_Tasks to complete_
1 – Reproduce the passage on the limestone water tower word for word, starting at "Beneath this massive" and ending at "these unique dwellings.".
2 – Pick up the limestone water tower passage after its final sentence and keep writing it.

_Passage for review_
>>>
Limestone Water Tower

Street Address : 120 Sir John A. MacDonald Blvd.
Period : 1850-1900

This water tower was originally part of the penitentiary farm. Construction was carried out by inmates and was completed in 1895. The stones were quarried and cut by inmates. They were then shipped to the site by rail on a small-gauge track that linked the Penitentiary to the farm and quarries. At five stories high (87 feet tall), situated on a hill, this is a well-known landmark and features unusually ornate stonework.

Water was pumped from Lake Ontario to the Water Tower. This water was stored in a 75,000 gallon metal tank located in the upper two floors of the tower. The height of the water provided pressure so that the water could be piped around the surrounding area. At one time the Water Tower provided for the Kingston Penitentiary, the Prison for Women, Collins Bay Penitentiary.

Beneath this massive iron tank, which was built by the Montreal Iron Works, are two 3-storey apartments in a duplex arrangement on the north and south sides. On the first floor of the apartments there was a kitchen and living room. The second floor held two bedrooms, while the third floor had one bedroom and a bathroom. The fourth & fifth floors were completely occupied by the large water tank. It rests upon steel I-beams which cross the tower horizontally. Penitentiary staff paid reasonable rent for these unique dwellings.
<<<
_Provided data_
>>>
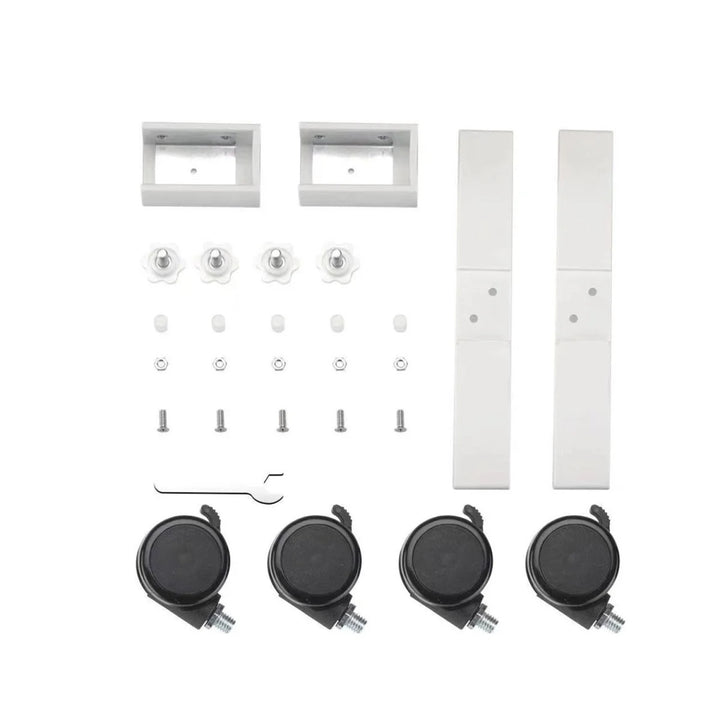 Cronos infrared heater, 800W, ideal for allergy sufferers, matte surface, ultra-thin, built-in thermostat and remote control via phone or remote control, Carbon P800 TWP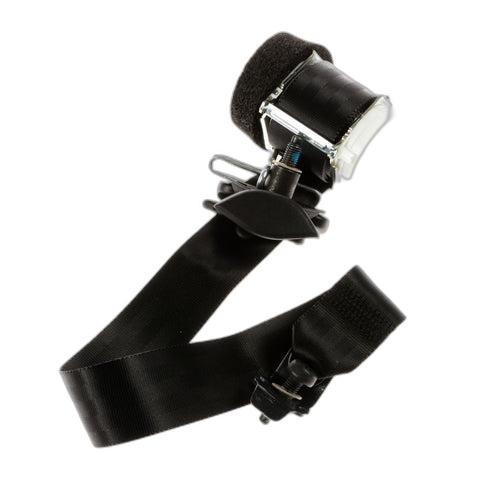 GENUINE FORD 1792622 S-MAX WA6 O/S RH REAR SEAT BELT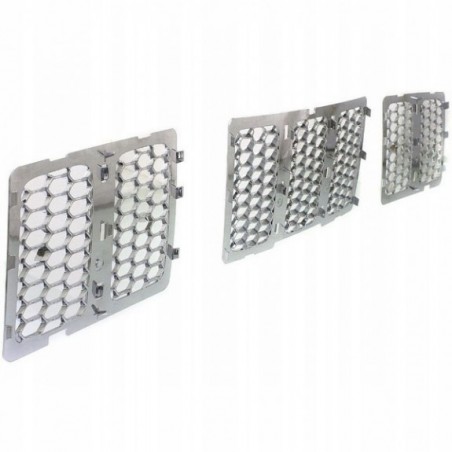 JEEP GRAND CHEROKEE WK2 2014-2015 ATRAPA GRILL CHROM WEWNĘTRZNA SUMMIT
<<<
>>>
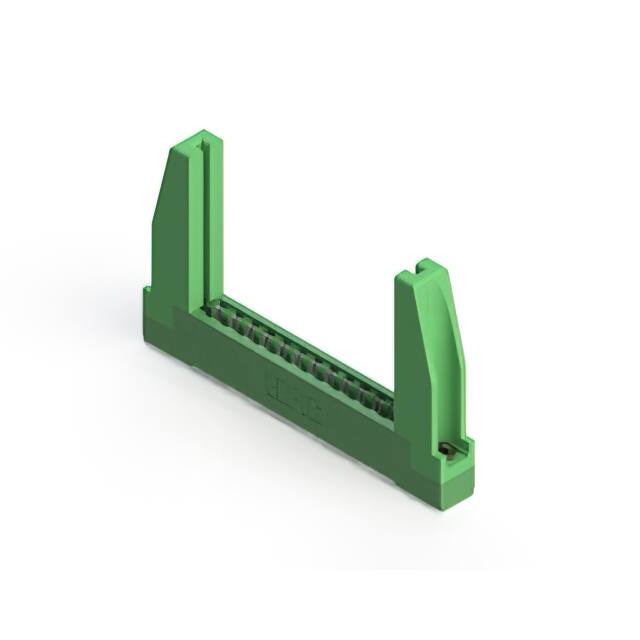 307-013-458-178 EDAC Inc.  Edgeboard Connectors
<<<
_Answers for the tasks_
1 –
Beneath this massive iron tank, which was built by the Montreal Iron Works, are two 3-storey apartments in a duplex arrangement on the north and south sides. On the first floor of the apartments there was a kitchen and living room. The second floor held two bedrooms, while the third floor had one bedroom and a bathroom. The fourth & fifth floors were completely occupied by the large water tank. It rests upon steel I-beams which cross the tower horizontally. Penitentiary staff paid reasonable rent for these unique dwellings.

2 –
Jan Buist, an officer at the Kingston Penitentiary, his wife and five children occupied the north apartment during the 1960s. At that time, Officer Jim Morrison, his wife and their six children lived in the south apartment. Mr. Buist recalls that living in the water tower was not without its problems. When the float in the tank was not functioning properly it would sound like “Niagara Falls” inside the apartment, as the overflow pipe took in the excess water from the teeming tank. It was not unusual for tenants at the apartments to have to call down to the Kingston Penitentiary and ask that the pumps drawing the water from Lake Ontario be shut off because the large tank was overfilling.

The Buist’s and the Morrison’s were the last families to occupy the Water Tower apartments, leaving in 1964. At that time the Department of Justice decided that it would cost too much to renovate the apartments, which needed electricity upgrades. Queen’s University purchased the Water Tower and the surrounding lands from the penitentiary in 1965.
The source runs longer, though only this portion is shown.